## Activity:
Go to the line below containing "Eldredge 10 Piece" and print exactly from there through the line containing "Róbert Boženík sa", both included. Print nothing else.

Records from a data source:

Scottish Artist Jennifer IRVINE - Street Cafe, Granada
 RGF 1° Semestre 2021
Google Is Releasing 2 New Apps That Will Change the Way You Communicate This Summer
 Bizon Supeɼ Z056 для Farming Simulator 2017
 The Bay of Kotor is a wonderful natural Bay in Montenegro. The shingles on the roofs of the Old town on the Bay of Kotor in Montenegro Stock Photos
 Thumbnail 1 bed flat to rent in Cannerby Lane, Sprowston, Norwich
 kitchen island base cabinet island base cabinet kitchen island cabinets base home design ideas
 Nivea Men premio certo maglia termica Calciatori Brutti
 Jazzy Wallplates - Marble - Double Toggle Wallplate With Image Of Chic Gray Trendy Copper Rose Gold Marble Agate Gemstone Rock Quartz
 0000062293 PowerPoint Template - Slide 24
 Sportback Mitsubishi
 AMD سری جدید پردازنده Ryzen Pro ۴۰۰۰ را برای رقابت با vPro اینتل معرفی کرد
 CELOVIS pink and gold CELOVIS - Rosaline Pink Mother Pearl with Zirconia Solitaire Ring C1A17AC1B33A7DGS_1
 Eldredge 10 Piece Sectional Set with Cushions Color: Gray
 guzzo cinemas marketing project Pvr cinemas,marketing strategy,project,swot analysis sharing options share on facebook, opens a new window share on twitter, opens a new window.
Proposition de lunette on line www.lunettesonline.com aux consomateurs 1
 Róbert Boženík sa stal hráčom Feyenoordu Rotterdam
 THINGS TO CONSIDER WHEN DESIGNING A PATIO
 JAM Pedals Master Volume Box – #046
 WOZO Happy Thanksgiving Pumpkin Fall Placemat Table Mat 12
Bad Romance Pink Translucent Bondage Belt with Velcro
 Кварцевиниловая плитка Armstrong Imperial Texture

## Answer:
 Eldredge 10 Piece Sectional Set with Cushions Color: Gray
 guzzo cinemas marketing project Pvr cinemas,marketing strategy,project,swot analysis sharing options share on facebook, opens a new window share on twitter, opens a new window.
Proposition de lunette on line www.lunettesonline.com aux consomateurs 1
 Róbert Boženík sa stal hráčom Feyenoordu Rotterdam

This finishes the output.